--- BEGIN ---

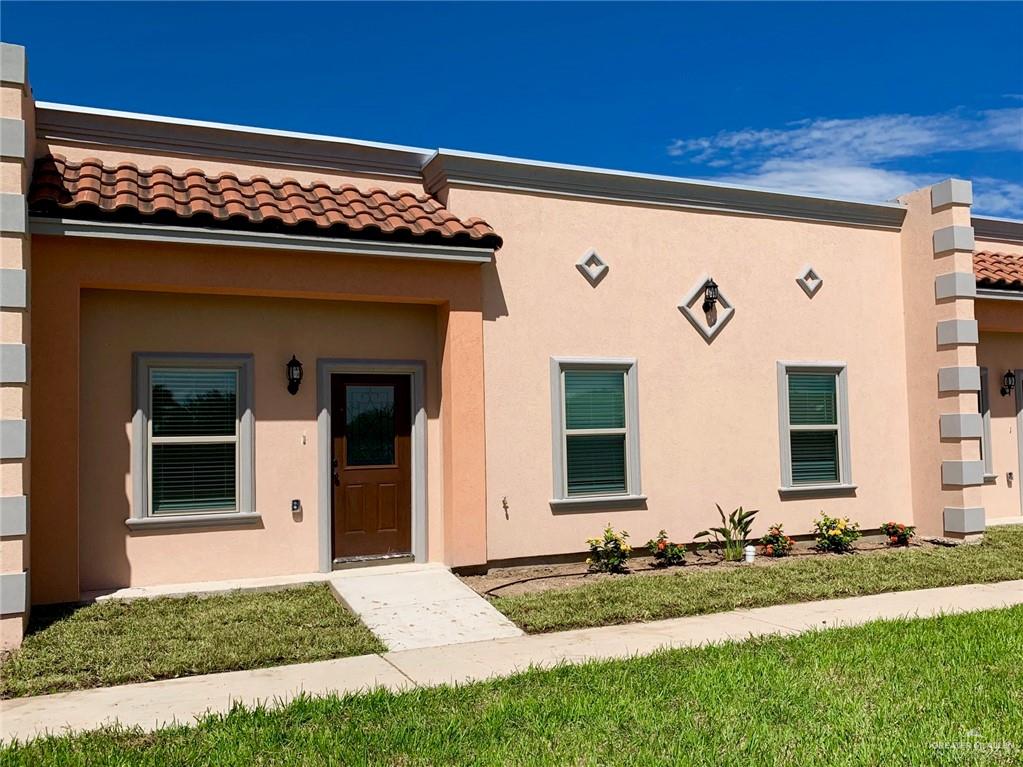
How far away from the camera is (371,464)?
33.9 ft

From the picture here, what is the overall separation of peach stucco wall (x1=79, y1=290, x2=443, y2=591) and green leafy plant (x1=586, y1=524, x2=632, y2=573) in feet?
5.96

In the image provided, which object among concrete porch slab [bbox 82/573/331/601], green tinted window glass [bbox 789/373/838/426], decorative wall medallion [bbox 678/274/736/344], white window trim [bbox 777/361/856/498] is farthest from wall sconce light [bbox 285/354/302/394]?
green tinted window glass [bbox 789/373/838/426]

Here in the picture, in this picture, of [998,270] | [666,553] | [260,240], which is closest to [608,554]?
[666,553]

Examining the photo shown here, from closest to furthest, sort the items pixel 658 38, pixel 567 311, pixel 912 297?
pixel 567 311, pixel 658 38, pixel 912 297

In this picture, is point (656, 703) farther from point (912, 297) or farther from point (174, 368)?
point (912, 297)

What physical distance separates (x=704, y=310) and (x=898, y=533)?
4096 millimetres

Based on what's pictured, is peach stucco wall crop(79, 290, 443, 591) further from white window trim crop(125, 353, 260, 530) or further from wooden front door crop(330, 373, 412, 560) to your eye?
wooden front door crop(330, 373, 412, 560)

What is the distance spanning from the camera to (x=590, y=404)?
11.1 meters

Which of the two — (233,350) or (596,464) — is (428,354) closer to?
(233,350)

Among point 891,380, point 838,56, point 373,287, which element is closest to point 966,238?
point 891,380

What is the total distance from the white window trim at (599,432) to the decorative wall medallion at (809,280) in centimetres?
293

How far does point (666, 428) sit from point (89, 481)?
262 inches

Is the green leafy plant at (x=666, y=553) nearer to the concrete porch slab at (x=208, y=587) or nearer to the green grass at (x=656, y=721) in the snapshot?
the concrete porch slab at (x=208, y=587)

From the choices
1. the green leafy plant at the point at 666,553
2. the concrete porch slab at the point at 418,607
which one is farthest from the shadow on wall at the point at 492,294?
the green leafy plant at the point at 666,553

--- END ---

Instructions for the task:
Rewrite the lines as a Markdown table with columns Row and Line, starting at the line that contains "Based on what's" and ending at the final line above, with blank lines omitted.

Complete response:
| Row | Line |
|---|---|
| 1 | Based on what's pictured, is peach stucco wall crop(79, 290, 443, 591) further from white window trim crop(125, 353, 260, 530) or further from wooden front door crop(330, 373, 412, 560) to your eye? |
| 2 | wooden front door crop(330, 373, 412, 560) |
| 3 | What is the distance spanning from the camera to (x=590, y=404)? |
| 4 | 11.1 meters |
| 5 | Which of the two — (233,350) or (596,464) — is (428,354) closer to? |
| 6 | (233,350) |
| 7 | Among point 891,380, point 838,56, point 373,287, which element is closest to point 966,238? |
| 8 | point 891,380 |
| 9 | What is the total distance from the white window trim at (599,432) to the decorative wall medallion at (809,280) in centimetres? |
| 10 | 293 |
| 11 | How far does point (666, 428) sit from point (89, 481)? |
| 12 | 262 inches |
| 13 | Is the green leafy plant at (x=666, y=553) nearer to the concrete porch slab at (x=208, y=587) or nearer to the green grass at (x=656, y=721) in the snapshot? |
| 14 | the concrete porch slab at (x=208, y=587) |
| 15 | From the choices |
| 16 | 1. the green leafy plant at the point at 666,553 |
| 17 | 2. the concrete porch slab at the point at 418,607 |
| 18 | which one is farthest from the shadow on wall at the point at 492,294? |
| 19 | the green leafy plant at the point at 666,553 |